El mercado hará su parte: lotes, catálogos, pujas telefónicas. Pero hay otra puja, silenciosa, que libramos como comunidad: cómo conservar sin convertir en mercancía lo que nos formó. Quizá la respuesta esté en la mirada con la que recibimos estas fotos. Si las vemos como puerta —y no como trofeo—, entonces compramos acceso a una memoria viva, no a un fetiche. Y en esa lectura me reafirmo: “Harry Potter una vez más vuelve a demostrar que está más viva que nunca”, porque nos convoca a pensar lo que amamos.
Lo que cuentan las imágenes (y lo que nos cuentan de nosotros)
Me detengo en un detalle: el vapor bordeando el marco como una nube que intenta entrar al cuadro. La técnica diría que es niebla, que resta nitidez. Yo veo respiración. Veo el mundo técnico sosteniendo la fantasía, y a un hombre de manos curtidas tomando notas de luz con una cámara sigilosa. Es fácil idealizar al héroe con capa; más difícil reconocer al fogonero que aviva el fuego real para mover el tren ficticio. Ese cruce —lo real encendiendo lo imaginario— es la esencia de la saga.
Además, esas hojas de convocatoria firmadas son casi poemas operativos: hora de llegada, vestuario, escena… la logística del encanto. Cuando un coleccionista las enmarque, ojalá deje visible algún pliegue, alguna esquina gastada. Porque en ese desgaste se lee lo que somos: gente que trabaja para que, al sonar la claqueta, suceda algo irrepetible. Y sí, como fan, me enorgullece que hasta esos papeles circulen: recuerdan que el hechizo también se escribe con tinta, carbón y paciencia.

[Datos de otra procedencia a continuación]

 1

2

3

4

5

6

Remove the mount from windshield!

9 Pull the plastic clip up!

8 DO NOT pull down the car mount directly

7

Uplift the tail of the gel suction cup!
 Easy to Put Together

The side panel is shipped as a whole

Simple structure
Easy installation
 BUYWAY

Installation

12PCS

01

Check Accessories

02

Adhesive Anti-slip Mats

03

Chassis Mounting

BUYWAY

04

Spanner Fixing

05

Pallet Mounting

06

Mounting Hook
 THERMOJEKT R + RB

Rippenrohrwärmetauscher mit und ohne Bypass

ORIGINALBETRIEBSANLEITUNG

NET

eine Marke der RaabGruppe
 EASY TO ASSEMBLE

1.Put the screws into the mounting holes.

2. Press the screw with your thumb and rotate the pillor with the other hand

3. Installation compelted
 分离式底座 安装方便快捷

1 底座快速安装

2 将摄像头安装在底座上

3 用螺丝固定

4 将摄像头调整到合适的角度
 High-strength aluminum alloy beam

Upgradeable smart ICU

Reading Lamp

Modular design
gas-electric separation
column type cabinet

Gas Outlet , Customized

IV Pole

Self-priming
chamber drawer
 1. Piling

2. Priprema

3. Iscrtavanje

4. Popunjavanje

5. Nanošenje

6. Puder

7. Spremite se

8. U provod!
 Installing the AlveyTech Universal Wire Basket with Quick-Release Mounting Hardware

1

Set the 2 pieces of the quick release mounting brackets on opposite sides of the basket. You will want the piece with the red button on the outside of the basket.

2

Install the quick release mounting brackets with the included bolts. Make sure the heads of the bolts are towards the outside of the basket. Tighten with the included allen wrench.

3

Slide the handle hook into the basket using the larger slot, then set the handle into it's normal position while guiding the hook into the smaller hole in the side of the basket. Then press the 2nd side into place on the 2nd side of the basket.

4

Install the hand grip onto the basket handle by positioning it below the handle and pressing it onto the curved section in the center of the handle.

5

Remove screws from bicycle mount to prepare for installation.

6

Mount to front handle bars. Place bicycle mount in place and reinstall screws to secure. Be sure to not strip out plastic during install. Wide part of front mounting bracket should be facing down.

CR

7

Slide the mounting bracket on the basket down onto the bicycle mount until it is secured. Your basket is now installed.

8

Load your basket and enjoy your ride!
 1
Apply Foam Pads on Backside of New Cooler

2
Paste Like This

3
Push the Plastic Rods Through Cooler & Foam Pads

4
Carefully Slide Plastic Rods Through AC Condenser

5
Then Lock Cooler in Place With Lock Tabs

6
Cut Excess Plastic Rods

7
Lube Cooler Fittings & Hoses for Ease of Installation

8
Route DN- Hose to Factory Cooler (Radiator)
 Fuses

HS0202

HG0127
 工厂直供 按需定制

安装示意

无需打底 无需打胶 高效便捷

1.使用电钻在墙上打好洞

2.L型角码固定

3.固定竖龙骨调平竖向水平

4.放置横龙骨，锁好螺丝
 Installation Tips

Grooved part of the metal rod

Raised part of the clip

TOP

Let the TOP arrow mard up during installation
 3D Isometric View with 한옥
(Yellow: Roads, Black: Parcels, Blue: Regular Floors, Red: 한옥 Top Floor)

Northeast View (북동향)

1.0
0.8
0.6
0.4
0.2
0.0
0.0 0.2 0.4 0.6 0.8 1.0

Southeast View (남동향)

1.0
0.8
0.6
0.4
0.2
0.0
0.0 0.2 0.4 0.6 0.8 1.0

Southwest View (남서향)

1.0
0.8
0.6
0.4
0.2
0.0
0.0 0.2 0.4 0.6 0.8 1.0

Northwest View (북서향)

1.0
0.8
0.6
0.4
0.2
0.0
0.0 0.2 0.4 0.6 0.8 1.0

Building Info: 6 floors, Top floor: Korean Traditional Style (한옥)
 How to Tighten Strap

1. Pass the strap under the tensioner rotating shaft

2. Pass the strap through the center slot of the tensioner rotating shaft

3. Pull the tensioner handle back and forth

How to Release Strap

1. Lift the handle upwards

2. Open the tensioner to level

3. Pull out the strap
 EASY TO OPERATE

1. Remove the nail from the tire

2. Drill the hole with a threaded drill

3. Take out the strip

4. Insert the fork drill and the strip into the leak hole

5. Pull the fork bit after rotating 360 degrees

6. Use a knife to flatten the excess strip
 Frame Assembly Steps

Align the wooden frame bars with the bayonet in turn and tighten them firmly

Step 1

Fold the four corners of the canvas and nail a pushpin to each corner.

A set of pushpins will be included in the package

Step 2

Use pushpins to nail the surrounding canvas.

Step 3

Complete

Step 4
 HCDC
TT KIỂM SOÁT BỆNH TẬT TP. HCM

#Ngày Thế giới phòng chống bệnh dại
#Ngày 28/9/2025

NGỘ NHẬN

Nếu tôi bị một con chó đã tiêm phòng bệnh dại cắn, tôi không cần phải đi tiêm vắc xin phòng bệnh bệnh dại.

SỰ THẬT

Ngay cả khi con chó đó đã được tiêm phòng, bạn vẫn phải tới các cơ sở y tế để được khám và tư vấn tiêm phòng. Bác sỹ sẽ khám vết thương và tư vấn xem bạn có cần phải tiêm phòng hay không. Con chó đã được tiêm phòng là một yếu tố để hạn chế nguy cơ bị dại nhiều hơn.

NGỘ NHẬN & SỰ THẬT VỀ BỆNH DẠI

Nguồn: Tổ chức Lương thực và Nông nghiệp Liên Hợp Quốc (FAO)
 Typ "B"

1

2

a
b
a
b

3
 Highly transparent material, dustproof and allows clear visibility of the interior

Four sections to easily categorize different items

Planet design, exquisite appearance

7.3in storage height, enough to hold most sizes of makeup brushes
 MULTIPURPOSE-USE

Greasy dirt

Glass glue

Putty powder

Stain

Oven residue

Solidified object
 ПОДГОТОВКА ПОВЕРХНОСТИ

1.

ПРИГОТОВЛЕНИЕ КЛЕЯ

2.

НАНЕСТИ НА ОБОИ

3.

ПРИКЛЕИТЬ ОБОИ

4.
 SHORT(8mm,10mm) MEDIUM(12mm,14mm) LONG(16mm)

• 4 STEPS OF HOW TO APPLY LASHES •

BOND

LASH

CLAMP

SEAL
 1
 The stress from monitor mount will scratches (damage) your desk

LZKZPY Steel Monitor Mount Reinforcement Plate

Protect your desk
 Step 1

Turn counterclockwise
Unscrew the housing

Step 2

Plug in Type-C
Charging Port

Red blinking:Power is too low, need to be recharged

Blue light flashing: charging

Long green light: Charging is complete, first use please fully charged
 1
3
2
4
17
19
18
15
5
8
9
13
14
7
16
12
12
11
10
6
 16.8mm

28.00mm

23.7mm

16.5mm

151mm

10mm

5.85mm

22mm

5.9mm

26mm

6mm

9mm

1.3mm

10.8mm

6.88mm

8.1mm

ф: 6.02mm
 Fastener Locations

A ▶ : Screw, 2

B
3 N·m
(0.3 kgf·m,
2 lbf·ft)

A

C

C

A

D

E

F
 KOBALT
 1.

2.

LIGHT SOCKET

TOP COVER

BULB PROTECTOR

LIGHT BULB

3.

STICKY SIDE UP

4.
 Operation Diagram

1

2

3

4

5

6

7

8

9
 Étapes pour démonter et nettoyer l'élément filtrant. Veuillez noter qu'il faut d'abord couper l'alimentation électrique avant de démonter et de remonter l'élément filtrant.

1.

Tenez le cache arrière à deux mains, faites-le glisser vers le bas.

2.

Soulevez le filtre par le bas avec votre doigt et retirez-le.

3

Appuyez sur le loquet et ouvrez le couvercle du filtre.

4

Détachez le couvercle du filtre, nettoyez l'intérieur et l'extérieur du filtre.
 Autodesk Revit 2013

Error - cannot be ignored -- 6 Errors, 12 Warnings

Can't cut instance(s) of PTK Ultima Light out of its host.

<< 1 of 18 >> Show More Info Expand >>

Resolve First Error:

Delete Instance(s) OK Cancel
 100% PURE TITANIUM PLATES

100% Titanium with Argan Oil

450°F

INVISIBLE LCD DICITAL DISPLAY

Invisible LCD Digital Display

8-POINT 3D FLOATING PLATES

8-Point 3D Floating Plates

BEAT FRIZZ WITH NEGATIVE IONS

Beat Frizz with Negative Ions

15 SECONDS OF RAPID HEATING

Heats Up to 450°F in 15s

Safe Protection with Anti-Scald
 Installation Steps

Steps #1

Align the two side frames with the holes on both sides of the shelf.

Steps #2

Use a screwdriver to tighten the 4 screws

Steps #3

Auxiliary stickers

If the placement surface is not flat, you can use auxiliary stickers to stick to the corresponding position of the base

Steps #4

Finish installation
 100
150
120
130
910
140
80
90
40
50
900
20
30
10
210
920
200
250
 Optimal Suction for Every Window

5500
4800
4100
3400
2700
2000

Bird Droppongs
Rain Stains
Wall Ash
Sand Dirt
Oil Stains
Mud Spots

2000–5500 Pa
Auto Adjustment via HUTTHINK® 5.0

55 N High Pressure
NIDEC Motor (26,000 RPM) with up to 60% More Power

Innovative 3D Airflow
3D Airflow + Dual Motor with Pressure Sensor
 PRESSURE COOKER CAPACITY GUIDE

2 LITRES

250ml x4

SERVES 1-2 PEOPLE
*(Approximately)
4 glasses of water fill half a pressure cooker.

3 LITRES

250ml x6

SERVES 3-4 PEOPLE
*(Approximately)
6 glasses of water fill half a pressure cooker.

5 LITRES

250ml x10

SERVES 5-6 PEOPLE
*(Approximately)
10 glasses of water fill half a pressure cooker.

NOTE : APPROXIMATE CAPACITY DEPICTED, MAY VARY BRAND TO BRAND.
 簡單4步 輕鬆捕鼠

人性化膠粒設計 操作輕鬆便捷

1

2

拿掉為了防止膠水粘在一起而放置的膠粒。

Por eso esta subasta no es solo noticia; es síntoma cultural. En tiempos donde todo se vuelve archivo instantáneo, estas imágenes raras, nacidas de un “no se puede”, nos recuerdan que la memoria valiosa suele requerir riesgo y cuidado. No eran fotos para Instagram; eran testigos. Y ahora, al abrirse al mundo, nos devuelven algo: la oportunidad de mirar de frente lo que nos hizo creer.
Son algo más que fotos raras de Harry Potter, sons, piezas de una intimidad que por fin sale a respirar. Que el remate alcance 2.000 o 3.000 libras será anécdota; lo esencial es el mensaje: la saga está viva —lo siento, lo vemos— y cada nueva historia que aparece (aunque venga desde las calderas del tren) nos lo recuerda. Como quien escucha a la distancia el pitido del Expreso, vuelvo a esa certeza inicial: este mundo mágico sigue más vivo que nunca, y aquí estamos, orgullosos, para acompañarlo.